Stephen Redd, MD (RADM, USPHS), Director of the Office of Public Health Preparedness and Response at the Centers for Disease Control and Prevention (CDC) explains how the CDC is working to protect Americans from the Zika virus.
Stephen Redd, MD (RADM, USPHS), Director of the Office of Public Health Preparedness and Response (OPHPR) at the Centers for Disease Control and Prevention (CDC) explains how the CDC is working to protect Americans from the Zika virus.
Interview Transcript (slightly modified for readability):
“Zika [response] has a couple of different elements there. One is that the place where the problem has been most intense is where the mosquito vector is in greatest abundance in tropical and sub-tropical countries [such as] Brazil, Colombia, the countries of South America and Central America, in the United States right now in Puerto Rico, the Virgin Islands, and American Samoa there is intense transmission. We don’t have mosquito-borne transmission to this point in the United States, but we are preparing for the possibility of isolated transmissions, similar to the way that [the] Dengue and Chikungunya [viruses] have been identified in the United States.”
We were part of that original recognition of the association of the birth defect with Zika virus infection.

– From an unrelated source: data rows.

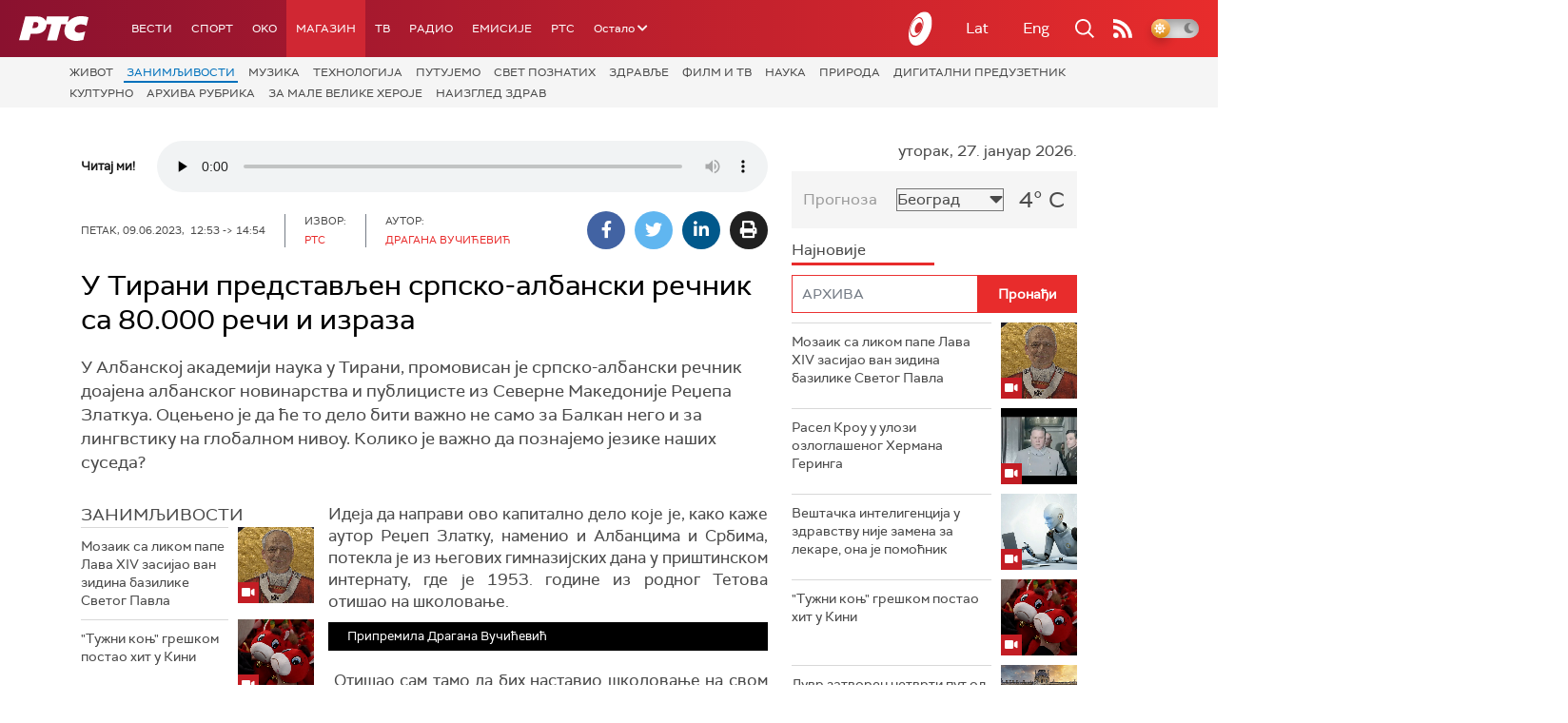

--- FILE ---
content_type: text/html;charset=UTF-8
request_url: https://www.rts.rs/boxes/videoBox.jsp?boxId=50280660&autoplay=false&pClass=box-left
body_size: 334
content:








    
        
            <div class="box-video box-left box620" style="width:100%">
                <span class="hide">50280660</span>
                
                    <span class="boxCaption">
                               Припремила Драгана Вучићевић
                        
                        
                        </span>
                
                <div class="videoWrapper">
                    <div id="videoBox-1321866" class="brid"></div>
                    
                </div>
            </div>
            <script type="text/javascript">
                $bp("videoBox-" + "1321866", {"id": "34612", "width": "480", "height": "270", "video": "1321866"});
            </script>
        
        
    


--- FILE ---
content_type: text/html; charset=utf-8
request_url: https://www.google.com/recaptcha/api2/aframe
body_size: 268
content:
<!DOCTYPE HTML><html><head><meta http-equiv="content-type" content="text/html; charset=UTF-8"></head><body><script nonce="fgERhEOQ4x6LwkMAg7nX0w">/** Anti-fraud and anti-abuse applications only. See google.com/recaptcha */ try{var clients={'sodar':'https://pagead2.googlesyndication.com/pagead/sodar?'};window.addEventListener("message",function(a){try{if(a.source===window.parent){var b=JSON.parse(a.data);var c=clients[b['id']];if(c){var d=document.createElement('img');d.src=c+b['params']+'&rc='+(localStorage.getItem("rc::a")?sessionStorage.getItem("rc::b"):"");window.document.body.appendChild(d);sessionStorage.setItem("rc::e",parseInt(sessionStorage.getItem("rc::e")||0)+1);localStorage.setItem("rc::h",'1769477725454');}}}catch(b){}});window.parent.postMessage("_grecaptcha_ready", "*");}catch(b){}</script></body></html>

In January , in the laboratory, we examined brain specimens from fetuses that had died of Zika virus and saw evidence of virus infection in the brains of [these fetuses]. Within 72 hours we issued guidance for pregnant women to avoid travel to countries that were having [active] Zika virus infection.
So, the first thing is individual measures for women who are pregnant or who might be pregnant to avoid the Zika virus and be protected against the Zika virus. Travel [is the] main individual measure right now.
For people who are living in those areas where you can’t avoid the vector, [it is important to utilize] individual mosquito-avoidance measures [such as] insect repellent, long sleeves, and long pants to avoid being bitten by mosquitoes.
At a larger level, vector-control measures, which can be even be at a household-level, there are a lot of things that can be done and we are working on the evidence-base for which methods are the most effective. We know how these mosquitoes breed [and] they require very little water, and so removing [even] debris that could harbor small amounts of water is a key measure. There are larvicides, things that kill the larva of the mosquitoes that can be effective. There are methods to kill adult mosquitoes with insecticide that can be done with very low volumes of insecticide and so that’s something that is being examined as well.
At this point, for places where the mosquito-vector is active, [we are putting in place] all measures to prevent pregnant women from being infected and then sorting through which measures are most effective so that we can put the most effort where there will be the most value.
Another individual measure to protect pregnant women is for their significant others to use condoms. It’s not for birth control, but for the barrier protection in case the partner is infected to prevent sexual transmission to a pregnant woman.”